- [YOUR GOAL]: Return every line of the listing that includes the string "important".

%%

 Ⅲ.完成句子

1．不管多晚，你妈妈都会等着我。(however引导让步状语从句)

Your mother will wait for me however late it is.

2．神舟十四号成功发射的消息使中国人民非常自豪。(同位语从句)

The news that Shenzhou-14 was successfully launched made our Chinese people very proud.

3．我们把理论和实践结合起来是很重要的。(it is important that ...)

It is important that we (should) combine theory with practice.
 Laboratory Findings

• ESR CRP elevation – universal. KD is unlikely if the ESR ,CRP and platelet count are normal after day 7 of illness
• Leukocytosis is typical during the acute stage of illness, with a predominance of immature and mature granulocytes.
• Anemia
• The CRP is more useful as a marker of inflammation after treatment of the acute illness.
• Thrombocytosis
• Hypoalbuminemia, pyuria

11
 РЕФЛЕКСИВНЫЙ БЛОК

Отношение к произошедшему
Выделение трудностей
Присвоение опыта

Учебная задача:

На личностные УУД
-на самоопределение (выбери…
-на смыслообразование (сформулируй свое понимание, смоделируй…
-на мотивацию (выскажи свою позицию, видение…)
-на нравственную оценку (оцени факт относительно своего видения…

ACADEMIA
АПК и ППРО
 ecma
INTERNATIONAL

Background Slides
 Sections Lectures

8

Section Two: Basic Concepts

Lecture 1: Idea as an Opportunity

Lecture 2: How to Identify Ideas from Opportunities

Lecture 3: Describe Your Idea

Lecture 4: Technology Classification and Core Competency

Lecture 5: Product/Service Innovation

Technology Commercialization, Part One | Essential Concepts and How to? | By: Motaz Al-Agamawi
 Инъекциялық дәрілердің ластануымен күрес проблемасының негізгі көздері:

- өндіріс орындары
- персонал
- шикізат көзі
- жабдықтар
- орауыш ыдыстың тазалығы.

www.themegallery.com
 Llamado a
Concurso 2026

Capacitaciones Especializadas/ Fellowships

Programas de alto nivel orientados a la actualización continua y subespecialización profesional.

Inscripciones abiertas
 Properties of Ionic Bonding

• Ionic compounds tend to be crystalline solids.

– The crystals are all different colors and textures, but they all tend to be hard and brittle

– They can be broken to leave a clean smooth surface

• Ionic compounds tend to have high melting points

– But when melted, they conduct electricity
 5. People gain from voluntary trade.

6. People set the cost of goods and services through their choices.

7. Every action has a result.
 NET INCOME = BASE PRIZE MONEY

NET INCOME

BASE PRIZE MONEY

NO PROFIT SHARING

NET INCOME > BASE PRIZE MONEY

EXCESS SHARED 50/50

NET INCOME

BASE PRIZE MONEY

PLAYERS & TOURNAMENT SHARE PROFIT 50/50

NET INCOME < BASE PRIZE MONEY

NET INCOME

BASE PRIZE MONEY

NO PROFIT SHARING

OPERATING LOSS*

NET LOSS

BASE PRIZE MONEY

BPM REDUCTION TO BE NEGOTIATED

%%

- [ANSWER]:
3．我们把理论和实践结合起来是很重要的。(it is important that ...)
It is important that we (should) combine theory with practice.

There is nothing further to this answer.